Trecho selecionado →
====================
Não é como se a gente nunca tivesse tido disciplina. Ela sempre surgiu como uma face da repressão, ainda mais com a crítica vinda da filosofia anarquista, com o pensamento estadunidense, com o trotskismo e com a "nova esquerda". Se a crítica da religião já não bastasse para criar esse fantasma, a crítica da repressão, uma tentativa de lutar contra ela, a transformou em real. Aquela noção de que disciplina é parte de uma melhoria de espírito, parte da construção de uma ordem social, se perdeu aqui do nosso lado. Até porque ser disciplinado no ocidente sempre significou se auto-castigar.
Era fácil para os russos compreenderam isso, mais fácil ainda para os chineses, impossível para os alemães que desviaram o partido social-democrata alemão. O ocidente e seus problemas com liberdade, apesar de nunca ter sido muito afeito da mesma. Eles lá, depois dos Urais, sempre compreenderam que era necessário essa hierarquia, essa disciplina, ainda que isso sacrificasse parte do que o que aqui chamamos de forma difusa de "individualidade".
É interessante como todo movimento socialista no ocidente aspira ser tão revolucionário quanto a União Soviética, ao mesmo tempo que mal é capaz de encher uma sala com militantes.
Esse espírito idealista dos nossos comunistas certamente demonstra o seu distanciamento, pelo menos de parte da militância, em relação à necessidade da revolução. Existe uma certa urgência, um amanhã que não irá existir sem a construção do socialismo, que não aparece na maioria dos nossos militantes.
Isso é exatamente o que não é compreendido. Marx certamente não enfatizou o suficiente que o capitalismo é uma espécie de buraco negro, uma máquina devoradora de mundos, uma operação matemática infinita e que ela pouco se interessa na integridade da humanidade no seu processo de expansão infinita, que podemos chamar de lucro.
Mas aqui, o comunismo é em grande parte meramente um sonho distante. Ainda é um espectro que ronda a Europa, mas que cobre ainda mais a América (continente) como um todo. O socialismo ainda é aquela coisa que todo dia os departamentos de segurança ocidentais, a própria direita, os reformistas e mesmo os trotskistas e anarquistas, mantém constante vigia contra.
"Aí de existir um partido bolchevique ou maioista", eles dizem e complementam" graças a Deus, são um ou dois militantes doidos sem poder algum". Se comemora o Brasil não-socialista, se festeja todo dia que um partido perde um militante e aqui falo tanto de desistir de ser um militante, como da própria morte.
====================
Dados fornecidos →
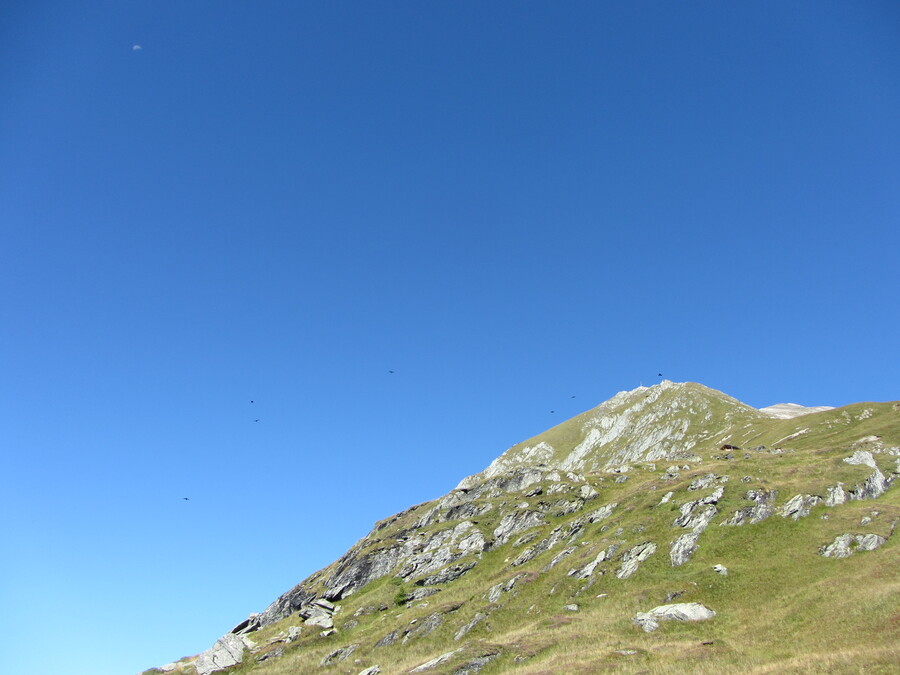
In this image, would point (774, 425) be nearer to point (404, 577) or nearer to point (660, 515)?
point (660, 515)

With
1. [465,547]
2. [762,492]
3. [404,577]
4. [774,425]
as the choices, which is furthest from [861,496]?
[774,425]

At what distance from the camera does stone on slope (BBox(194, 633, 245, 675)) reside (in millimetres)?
71125

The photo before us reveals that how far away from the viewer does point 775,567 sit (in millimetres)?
52250

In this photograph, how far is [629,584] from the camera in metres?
57.5

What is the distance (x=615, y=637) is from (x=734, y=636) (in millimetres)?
9490

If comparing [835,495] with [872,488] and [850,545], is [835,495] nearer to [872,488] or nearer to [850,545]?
[872,488]

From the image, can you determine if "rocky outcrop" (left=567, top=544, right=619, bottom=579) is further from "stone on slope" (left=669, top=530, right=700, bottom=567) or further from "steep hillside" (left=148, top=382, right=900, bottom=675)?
"stone on slope" (left=669, top=530, right=700, bottom=567)

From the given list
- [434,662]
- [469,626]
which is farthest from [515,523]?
[434,662]

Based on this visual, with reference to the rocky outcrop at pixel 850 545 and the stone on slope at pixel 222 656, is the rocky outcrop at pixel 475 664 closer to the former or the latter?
the rocky outcrop at pixel 850 545

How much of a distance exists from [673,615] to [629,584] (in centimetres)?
1128

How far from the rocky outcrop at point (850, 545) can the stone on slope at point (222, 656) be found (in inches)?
2942

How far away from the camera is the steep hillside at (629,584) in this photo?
3891cm

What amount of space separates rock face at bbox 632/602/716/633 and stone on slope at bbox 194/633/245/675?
56.7 m

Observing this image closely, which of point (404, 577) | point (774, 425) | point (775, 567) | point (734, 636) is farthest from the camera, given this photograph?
point (774, 425)
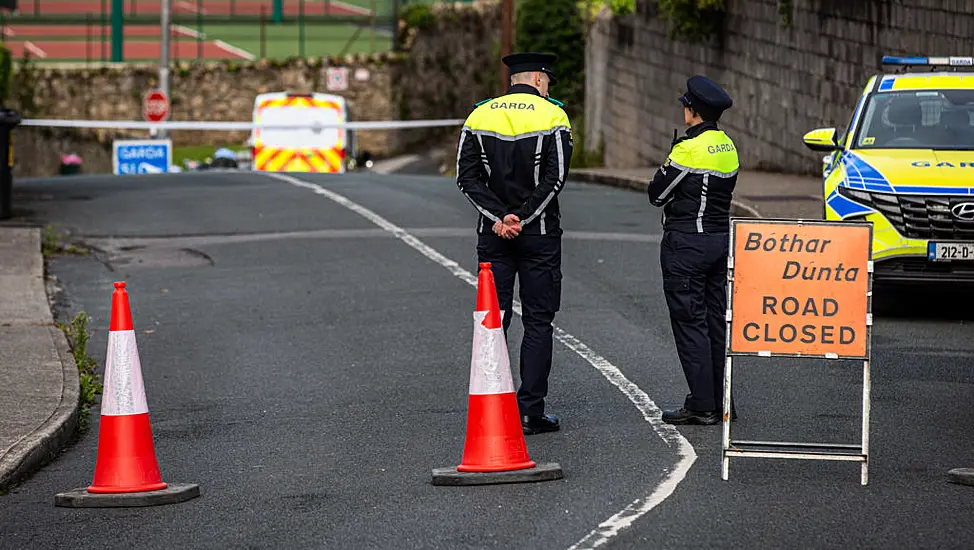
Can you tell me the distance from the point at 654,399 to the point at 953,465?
79.9 inches

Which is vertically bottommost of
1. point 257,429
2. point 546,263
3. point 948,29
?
point 257,429

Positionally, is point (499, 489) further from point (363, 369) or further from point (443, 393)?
point (363, 369)

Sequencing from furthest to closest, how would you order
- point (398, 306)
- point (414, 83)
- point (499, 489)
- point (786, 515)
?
point (414, 83) < point (398, 306) < point (499, 489) < point (786, 515)

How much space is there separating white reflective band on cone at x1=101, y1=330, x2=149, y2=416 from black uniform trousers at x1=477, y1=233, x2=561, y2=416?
1.99 meters

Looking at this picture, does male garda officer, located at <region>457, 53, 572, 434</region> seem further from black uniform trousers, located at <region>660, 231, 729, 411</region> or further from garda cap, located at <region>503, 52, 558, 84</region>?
black uniform trousers, located at <region>660, 231, 729, 411</region>

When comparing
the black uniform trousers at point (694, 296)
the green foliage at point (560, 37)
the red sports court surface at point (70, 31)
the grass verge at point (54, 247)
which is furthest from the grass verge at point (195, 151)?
the black uniform trousers at point (694, 296)

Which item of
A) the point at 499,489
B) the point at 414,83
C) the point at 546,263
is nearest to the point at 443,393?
the point at 546,263

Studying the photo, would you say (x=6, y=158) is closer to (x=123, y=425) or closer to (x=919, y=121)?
(x=919, y=121)

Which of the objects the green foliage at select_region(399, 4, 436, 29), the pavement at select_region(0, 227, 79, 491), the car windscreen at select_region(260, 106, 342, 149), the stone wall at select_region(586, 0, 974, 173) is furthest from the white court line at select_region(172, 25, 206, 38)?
the pavement at select_region(0, 227, 79, 491)

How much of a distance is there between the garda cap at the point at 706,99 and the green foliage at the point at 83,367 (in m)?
3.95

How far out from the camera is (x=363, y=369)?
10906 millimetres

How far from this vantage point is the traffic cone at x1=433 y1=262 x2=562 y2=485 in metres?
7.69

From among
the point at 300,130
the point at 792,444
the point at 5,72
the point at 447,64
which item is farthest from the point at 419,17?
the point at 792,444

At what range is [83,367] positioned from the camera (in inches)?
436
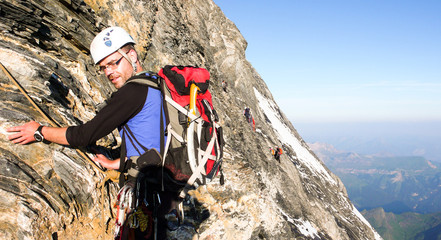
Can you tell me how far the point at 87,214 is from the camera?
16.3ft

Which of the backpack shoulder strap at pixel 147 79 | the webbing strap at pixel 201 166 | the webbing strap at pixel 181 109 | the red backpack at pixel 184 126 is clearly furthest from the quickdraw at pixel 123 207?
the backpack shoulder strap at pixel 147 79

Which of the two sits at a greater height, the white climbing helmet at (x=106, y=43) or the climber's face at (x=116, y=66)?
the white climbing helmet at (x=106, y=43)

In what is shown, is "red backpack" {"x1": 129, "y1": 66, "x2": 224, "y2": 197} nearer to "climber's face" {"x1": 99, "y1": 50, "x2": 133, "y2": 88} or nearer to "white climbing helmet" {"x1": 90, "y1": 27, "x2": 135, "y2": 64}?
"climber's face" {"x1": 99, "y1": 50, "x2": 133, "y2": 88}

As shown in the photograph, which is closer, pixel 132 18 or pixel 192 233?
pixel 192 233

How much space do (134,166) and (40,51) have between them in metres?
3.88

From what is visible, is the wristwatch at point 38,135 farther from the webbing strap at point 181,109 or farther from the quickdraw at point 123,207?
the webbing strap at point 181,109

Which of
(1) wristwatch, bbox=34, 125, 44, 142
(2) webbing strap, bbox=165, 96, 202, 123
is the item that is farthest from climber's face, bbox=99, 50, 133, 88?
(1) wristwatch, bbox=34, 125, 44, 142

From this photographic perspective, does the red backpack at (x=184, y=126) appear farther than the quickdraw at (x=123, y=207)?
No

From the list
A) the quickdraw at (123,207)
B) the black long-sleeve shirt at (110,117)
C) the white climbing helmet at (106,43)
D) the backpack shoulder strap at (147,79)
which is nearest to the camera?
the black long-sleeve shirt at (110,117)

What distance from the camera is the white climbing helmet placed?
4.05m

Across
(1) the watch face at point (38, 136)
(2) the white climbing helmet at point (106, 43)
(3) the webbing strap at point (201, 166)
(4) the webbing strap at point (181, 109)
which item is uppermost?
(2) the white climbing helmet at point (106, 43)

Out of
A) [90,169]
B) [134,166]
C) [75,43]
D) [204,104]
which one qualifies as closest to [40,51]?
[75,43]

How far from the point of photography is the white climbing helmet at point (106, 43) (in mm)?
4051

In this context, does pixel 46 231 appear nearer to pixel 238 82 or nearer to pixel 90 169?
pixel 90 169
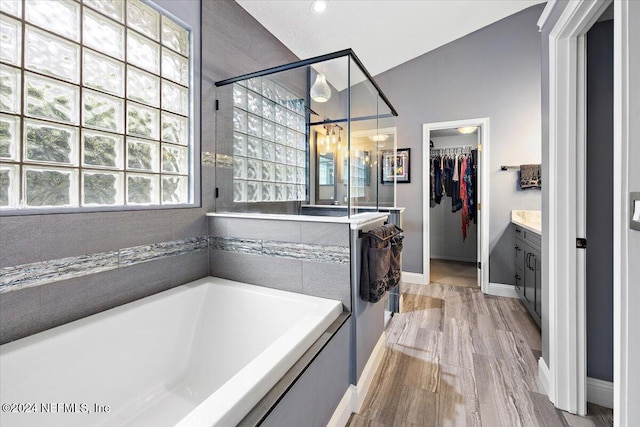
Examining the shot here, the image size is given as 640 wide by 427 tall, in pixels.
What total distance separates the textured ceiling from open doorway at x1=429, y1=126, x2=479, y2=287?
4.93ft

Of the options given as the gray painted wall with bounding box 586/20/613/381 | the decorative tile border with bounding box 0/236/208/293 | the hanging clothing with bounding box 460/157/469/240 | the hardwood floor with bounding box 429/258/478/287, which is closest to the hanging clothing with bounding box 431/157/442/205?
the hanging clothing with bounding box 460/157/469/240

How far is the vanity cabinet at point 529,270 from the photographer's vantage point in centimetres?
237

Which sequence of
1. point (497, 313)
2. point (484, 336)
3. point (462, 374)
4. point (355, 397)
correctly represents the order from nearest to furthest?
1. point (355, 397)
2. point (462, 374)
3. point (484, 336)
4. point (497, 313)

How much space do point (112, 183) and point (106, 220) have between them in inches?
8.3

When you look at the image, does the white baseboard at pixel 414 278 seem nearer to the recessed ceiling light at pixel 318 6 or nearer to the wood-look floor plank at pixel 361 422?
the wood-look floor plank at pixel 361 422

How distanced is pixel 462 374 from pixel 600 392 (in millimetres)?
699

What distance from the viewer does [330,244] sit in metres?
1.62

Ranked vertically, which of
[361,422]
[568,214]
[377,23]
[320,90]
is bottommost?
[361,422]

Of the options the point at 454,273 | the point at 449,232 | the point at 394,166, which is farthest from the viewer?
the point at 449,232

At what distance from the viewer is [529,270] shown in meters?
2.63

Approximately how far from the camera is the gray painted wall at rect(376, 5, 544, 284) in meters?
3.23

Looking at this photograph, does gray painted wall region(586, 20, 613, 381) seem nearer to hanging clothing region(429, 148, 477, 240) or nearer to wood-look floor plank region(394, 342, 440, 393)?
wood-look floor plank region(394, 342, 440, 393)

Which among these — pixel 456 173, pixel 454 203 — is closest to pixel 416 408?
pixel 454 203

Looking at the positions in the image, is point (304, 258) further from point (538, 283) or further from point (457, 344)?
point (538, 283)
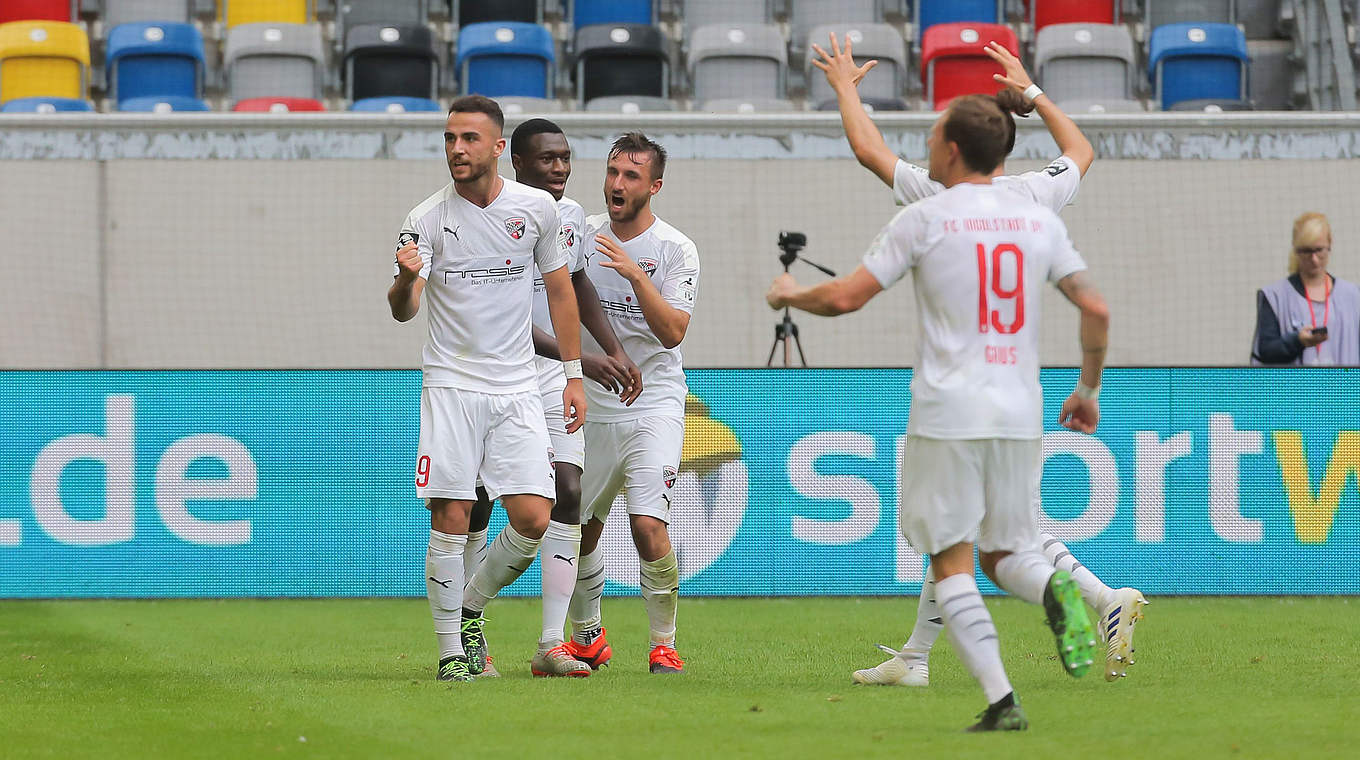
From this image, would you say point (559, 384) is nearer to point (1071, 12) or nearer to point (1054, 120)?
point (1054, 120)

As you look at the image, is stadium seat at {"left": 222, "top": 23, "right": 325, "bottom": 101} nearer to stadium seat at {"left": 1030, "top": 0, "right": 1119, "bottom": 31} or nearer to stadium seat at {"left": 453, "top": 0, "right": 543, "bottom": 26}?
stadium seat at {"left": 453, "top": 0, "right": 543, "bottom": 26}

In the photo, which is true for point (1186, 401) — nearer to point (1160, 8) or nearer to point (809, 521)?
point (809, 521)

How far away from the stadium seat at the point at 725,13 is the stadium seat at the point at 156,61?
4552mm

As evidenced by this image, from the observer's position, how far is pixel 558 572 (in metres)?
6.83

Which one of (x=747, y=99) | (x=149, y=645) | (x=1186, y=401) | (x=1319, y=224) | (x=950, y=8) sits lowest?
(x=149, y=645)

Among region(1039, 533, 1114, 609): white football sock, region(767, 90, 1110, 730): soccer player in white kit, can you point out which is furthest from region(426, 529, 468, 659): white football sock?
region(1039, 533, 1114, 609): white football sock

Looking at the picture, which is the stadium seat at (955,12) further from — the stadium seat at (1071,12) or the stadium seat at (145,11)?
the stadium seat at (145,11)

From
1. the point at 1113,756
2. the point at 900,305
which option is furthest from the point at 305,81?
the point at 1113,756

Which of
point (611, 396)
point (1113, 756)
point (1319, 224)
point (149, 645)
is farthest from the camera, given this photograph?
point (1319, 224)

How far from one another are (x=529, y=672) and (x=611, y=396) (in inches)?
45.7

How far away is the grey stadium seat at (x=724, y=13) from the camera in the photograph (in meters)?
16.4

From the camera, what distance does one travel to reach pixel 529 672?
6.89 metres

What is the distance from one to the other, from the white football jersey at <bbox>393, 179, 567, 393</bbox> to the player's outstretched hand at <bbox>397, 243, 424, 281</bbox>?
32 centimetres

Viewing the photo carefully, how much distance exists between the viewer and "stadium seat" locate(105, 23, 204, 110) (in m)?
15.4
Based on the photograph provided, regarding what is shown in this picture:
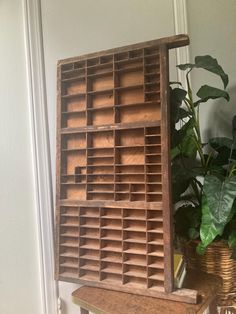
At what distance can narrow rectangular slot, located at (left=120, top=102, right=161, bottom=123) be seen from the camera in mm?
995

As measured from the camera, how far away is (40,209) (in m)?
1.24

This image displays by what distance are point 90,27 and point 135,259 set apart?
0.99 metres

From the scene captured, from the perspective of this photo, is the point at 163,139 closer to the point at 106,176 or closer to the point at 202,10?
the point at 106,176

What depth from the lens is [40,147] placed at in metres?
1.25

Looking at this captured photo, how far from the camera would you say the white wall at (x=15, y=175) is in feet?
4.00

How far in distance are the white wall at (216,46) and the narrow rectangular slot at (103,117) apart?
0.56 m

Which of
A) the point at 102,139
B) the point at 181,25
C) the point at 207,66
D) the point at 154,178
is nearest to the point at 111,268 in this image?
the point at 154,178

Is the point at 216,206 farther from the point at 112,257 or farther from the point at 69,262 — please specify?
the point at 69,262

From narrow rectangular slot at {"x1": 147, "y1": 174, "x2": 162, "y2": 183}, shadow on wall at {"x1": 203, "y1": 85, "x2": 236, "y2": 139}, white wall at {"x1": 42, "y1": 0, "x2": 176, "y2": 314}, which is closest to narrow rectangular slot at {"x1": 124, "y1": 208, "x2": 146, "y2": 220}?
narrow rectangular slot at {"x1": 147, "y1": 174, "x2": 162, "y2": 183}

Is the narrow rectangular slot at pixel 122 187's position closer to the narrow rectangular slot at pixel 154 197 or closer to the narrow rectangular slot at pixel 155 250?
the narrow rectangular slot at pixel 154 197

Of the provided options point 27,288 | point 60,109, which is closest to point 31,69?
point 60,109

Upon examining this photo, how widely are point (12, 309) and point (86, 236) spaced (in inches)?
18.5

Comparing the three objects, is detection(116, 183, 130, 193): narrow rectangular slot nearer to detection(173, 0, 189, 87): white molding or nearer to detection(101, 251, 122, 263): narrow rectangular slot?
detection(101, 251, 122, 263): narrow rectangular slot

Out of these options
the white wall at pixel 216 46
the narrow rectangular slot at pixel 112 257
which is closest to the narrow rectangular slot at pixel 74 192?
the narrow rectangular slot at pixel 112 257
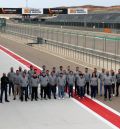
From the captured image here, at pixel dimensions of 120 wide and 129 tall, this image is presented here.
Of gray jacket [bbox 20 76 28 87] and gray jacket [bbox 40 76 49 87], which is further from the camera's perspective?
gray jacket [bbox 40 76 49 87]

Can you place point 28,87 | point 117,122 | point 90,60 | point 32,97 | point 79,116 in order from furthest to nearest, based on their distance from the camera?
point 90,60, point 28,87, point 32,97, point 79,116, point 117,122

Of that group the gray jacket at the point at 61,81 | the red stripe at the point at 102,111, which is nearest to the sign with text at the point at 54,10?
the red stripe at the point at 102,111

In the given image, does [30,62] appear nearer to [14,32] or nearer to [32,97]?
[32,97]

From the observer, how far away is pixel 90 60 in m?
33.8

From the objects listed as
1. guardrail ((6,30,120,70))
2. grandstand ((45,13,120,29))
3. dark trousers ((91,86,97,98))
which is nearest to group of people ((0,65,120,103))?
dark trousers ((91,86,97,98))

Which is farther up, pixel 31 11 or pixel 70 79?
pixel 31 11

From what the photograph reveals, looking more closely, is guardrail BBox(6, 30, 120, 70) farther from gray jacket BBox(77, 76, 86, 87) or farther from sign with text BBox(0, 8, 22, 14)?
sign with text BBox(0, 8, 22, 14)

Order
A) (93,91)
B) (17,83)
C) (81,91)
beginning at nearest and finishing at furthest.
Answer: (17,83)
(81,91)
(93,91)

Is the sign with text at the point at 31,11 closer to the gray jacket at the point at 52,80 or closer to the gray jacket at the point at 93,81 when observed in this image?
the gray jacket at the point at 93,81

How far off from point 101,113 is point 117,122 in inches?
59.9

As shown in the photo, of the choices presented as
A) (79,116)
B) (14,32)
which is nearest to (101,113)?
(79,116)

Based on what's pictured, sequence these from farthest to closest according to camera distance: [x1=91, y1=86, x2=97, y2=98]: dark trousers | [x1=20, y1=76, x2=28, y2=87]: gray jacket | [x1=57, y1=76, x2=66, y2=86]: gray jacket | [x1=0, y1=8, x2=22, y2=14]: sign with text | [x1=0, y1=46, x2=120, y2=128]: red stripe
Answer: [x1=0, y1=8, x2=22, y2=14]: sign with text → [x1=91, y1=86, x2=97, y2=98]: dark trousers → [x1=57, y1=76, x2=66, y2=86]: gray jacket → [x1=20, y1=76, x2=28, y2=87]: gray jacket → [x1=0, y1=46, x2=120, y2=128]: red stripe

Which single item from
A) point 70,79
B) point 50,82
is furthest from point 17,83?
point 70,79

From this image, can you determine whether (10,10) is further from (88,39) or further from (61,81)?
(61,81)
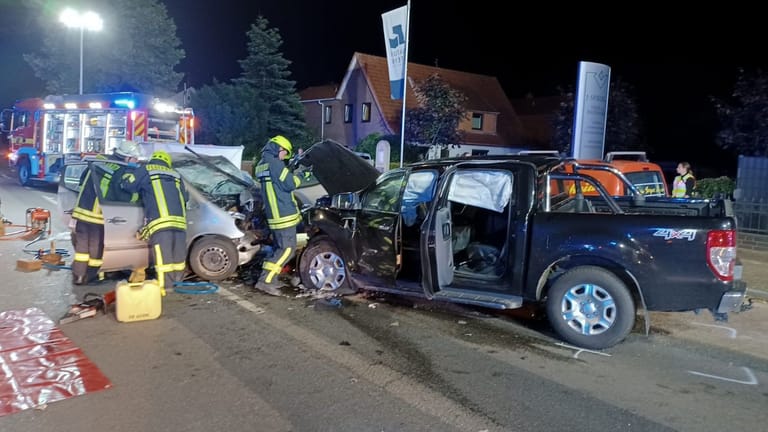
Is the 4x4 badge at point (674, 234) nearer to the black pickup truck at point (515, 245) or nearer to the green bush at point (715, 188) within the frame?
the black pickup truck at point (515, 245)

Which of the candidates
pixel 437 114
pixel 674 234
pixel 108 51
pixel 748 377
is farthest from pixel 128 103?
pixel 108 51

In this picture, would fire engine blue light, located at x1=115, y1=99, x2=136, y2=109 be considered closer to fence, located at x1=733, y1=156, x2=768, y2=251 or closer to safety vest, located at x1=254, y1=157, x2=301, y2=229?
safety vest, located at x1=254, y1=157, x2=301, y2=229

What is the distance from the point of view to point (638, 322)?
629 centimetres

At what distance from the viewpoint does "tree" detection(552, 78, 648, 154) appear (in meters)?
24.3

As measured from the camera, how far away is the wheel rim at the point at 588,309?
5254mm

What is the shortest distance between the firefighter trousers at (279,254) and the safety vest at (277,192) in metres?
0.09

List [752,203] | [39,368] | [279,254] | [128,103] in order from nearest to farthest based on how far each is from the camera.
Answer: [39,368] < [279,254] < [752,203] < [128,103]

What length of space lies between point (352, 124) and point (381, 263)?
1085 inches

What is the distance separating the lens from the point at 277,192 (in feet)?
23.7

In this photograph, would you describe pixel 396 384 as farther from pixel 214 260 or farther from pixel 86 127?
pixel 86 127

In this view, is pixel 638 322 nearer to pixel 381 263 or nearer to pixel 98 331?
pixel 381 263

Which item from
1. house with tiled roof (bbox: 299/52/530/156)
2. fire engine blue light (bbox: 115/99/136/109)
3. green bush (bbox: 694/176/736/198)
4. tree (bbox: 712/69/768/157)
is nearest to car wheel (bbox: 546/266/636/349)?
====================
O que fazer →
(1) Reescreva de forma mais concisa o parágrafo do trecho selecionado que começa com "Esse espírito idealista", preservando suas ideias principais.
(2) Reproduza o trecho selecionado a partir de "Esse espírito idealista" até "chamar de lucro.", inclusive.

Respostas fornecidas →
(1) O idealismo dos nossos comunistas mostra que parte da militância está distante da necessidade da revolução. Falta à maioria dos militantes a urgência de perceber que não haverá amanhã sem a construção do socialismo.

(2)
Esse espírito idealista dos nossos comunistas certamente demonstra o seu distanciamento, pelo menos de parte da militância, em relação à necessidade da revolução. Existe uma certa urgência, um amanhã que não irá existir sem a construção do socialismo, que não aparece na maioria dos nossos militantes.
Isso é exatamente o que não é compreendido. Marx certamente não enfatizou o suficiente que o capitalismo é uma espécie de buraco negro, uma máquina devoradora de mundos, uma operação matemática infinita e que ela pouco se interessa na integridade da humanidade no seu processo de expansão infinita, que podemos chamar de lucro.